Ekonomi yönetimine dair de çarpıcı kıyaslamalar yapan Bayraktaroğlu, Ali Babacan dönemindeki ekonomik başarıları hatırlatarak, o dönemde enflasyonun tek haneye düşürüldüğünü belirtti. Günümüz ekonomi yönetimiyle o dönemi kıyaslayan Bayraktaroğlu, "Ali Babacan başarılıydı be kardeşim" diyerek, liyakatin önemine dikkat çekti. Ayrıca Suriye’deki gelişmelerle ilgili olarak, SDG komutanı Mazlum Abdi’nin "Biz Türkiye için bir tehdit olmadık, olmayacağız" şeklindeki açıklamalarını Deniz Zeyrek’in köşesinden alıntılayarak izleyicilerine aktardı. Bayraktaroğlu, bu açıklamaların bölgedeki güvenlik ve istikrar açısından değerlendirilmesi gerektiğini ifade etti.

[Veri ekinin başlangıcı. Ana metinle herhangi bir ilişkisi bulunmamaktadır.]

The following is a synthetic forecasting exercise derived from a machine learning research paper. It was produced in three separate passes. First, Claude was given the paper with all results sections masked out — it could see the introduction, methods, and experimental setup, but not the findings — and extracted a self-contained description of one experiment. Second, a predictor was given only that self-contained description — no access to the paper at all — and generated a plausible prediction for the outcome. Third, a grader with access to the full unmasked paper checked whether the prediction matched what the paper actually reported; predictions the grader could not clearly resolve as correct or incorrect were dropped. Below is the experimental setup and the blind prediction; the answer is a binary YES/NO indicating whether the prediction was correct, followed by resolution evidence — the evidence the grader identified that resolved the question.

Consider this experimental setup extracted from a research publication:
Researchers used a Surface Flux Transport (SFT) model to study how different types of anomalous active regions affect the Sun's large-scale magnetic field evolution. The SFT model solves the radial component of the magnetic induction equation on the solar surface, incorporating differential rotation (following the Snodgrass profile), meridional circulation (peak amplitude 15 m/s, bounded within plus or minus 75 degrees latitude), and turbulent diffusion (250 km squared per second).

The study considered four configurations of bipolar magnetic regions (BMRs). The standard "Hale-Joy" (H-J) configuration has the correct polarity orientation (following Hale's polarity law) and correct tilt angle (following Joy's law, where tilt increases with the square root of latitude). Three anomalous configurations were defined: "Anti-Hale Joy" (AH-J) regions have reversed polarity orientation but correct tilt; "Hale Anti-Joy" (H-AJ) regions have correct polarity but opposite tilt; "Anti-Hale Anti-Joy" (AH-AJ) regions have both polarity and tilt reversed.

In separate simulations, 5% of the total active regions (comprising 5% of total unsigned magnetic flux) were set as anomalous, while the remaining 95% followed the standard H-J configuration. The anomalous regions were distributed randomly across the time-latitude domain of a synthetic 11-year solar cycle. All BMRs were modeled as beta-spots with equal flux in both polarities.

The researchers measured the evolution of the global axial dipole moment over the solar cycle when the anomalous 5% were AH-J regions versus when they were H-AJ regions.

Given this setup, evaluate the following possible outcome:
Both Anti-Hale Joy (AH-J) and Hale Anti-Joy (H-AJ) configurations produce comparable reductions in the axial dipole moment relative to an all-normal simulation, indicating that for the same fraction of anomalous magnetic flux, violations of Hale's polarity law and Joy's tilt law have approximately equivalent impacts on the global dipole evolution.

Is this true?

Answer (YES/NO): YES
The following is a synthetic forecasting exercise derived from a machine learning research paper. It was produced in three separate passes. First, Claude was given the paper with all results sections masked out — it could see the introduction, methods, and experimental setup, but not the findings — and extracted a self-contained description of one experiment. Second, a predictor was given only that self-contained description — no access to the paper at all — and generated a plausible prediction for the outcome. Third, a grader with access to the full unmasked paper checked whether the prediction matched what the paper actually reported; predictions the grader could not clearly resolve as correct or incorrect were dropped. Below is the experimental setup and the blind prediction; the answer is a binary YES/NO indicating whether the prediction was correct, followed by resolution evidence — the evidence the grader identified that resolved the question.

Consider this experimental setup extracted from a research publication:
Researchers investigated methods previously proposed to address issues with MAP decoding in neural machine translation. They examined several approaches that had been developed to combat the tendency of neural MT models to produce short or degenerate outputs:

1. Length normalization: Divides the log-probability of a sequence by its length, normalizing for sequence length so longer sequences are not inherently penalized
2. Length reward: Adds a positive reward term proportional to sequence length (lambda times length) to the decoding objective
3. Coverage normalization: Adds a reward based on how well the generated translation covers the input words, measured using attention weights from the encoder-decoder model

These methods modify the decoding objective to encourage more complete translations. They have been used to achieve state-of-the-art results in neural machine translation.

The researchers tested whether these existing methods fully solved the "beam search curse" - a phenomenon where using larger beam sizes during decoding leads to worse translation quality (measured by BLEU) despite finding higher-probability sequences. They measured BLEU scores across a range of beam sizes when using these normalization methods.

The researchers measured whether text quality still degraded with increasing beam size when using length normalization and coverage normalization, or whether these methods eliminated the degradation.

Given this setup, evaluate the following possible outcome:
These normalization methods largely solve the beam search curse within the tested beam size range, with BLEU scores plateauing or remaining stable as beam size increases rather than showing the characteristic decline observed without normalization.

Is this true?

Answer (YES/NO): NO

Yayının en dikkat çekici bölümlerinden biri ise Şevki Yılmaz ile ilgili iddialardı. Bayraktaroğlu, Erdoğan’a yakınlığıyla bilinen Şevki Yılmaz’ın "Sakın bunlara Merkez Bankası'nda altın bırakma, sat o altınları" şeklinde tavsiyelerde bulunduğunu öne sürerek, gelecek seçimler sonrası ekonomi yönetiminin karşılaşabileceği zorluklara işaret etti. "Bundan daha kötüsü olmaz" diyerek mevcut yönetimi eleştiren Bayraktaroğlu, Türkiye’nin bu durumdan çıkışının ancak AKP ve CHP’nin el ele vermesiyle mümkün olabileceğini, aksi takdirde krizin derinleşeceğini savundu. Son olarak Özgür Özel’in şeffaf olması gerektiğini belirten Bayraktaroğlu, "Yarın hiç cumayı falan bekleme kardeşim, çık kendi fikrini açıkla" diyerek CHP liderine çağrıda bulundu.